Relevant que “toute tentative d’instrumentalisation de la profession journalistique ou action visant à faire déraper la presse de sa véritable trajectoire constitue une atteinte au droit du citoyen à une information juste, le ministre de la Communication a fait état, dans ce contexte, de la révision en cours du dispositif législatif en vue de permettre aux véritables journalistes d’exercer dans de meilleures conditions et d’éloigner, par les moyes légaux, les lobbies de l’argent de cette noble profession”.

Evoquant les dossiers du secteur de la Communication, M. Belhimer a indiqué que son département reçoit et examine, quotidiennement, des dossiers relatifs à des sites électroniques nouvellement crées et s’attèle

à assurer toutes les facilitations aux micro-entreprises en activité dans le domaine.

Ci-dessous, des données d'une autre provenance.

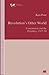 Revolution’s Other World: Communism and the Periphery, 1917–39 (Institute of Social Studies, The Hague)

Il a assuré, dans ce sillage, que les questions relatives à la loi sur la publicité “allaient dans le bon sens” afin que la vision soit claire en termes de gestion de l’argent public, précisant que toutes les lois seront “prêtes” après achèvement de la concertation avec les professionnels et les spécialistes.

Pour combler le vide juridique, a-t-il encore fait savoir, le ministère de la Communication est sur le point de finaliser un avant projet relatif à une loi sur les activités publicitaires, “dont les dispositions ne font aucune différence entre publicité publique et privée”.

Le ministre a annoncé, par ailleurs, “l’activation” du Fonds de soutien à la presse, l’un des chantiers dans le cadre du plan d’action du secteur visant à aider les médias privés à surmonter leurs difficultés financières, aggravées notamment par la suspension des activités en raison de la propagation du nouveau Coronavirus (Covid-19).

Rappelant, par ailleurs, que l’Algérie était “ciblée” et constamment exposée à une guerre électronique “féroce”, livrée par des parties hostiles visant sa déstabilisation, le Porte-parole du Gouvernement a mis en avant l’impératif de construire “la souveraineté cybernétique” de l’Etat sur son espace électronique et la sécurisation de son réseau virtuel en consécration de la souveraineté de l’Etat sur le numérique et la production digitale nationale.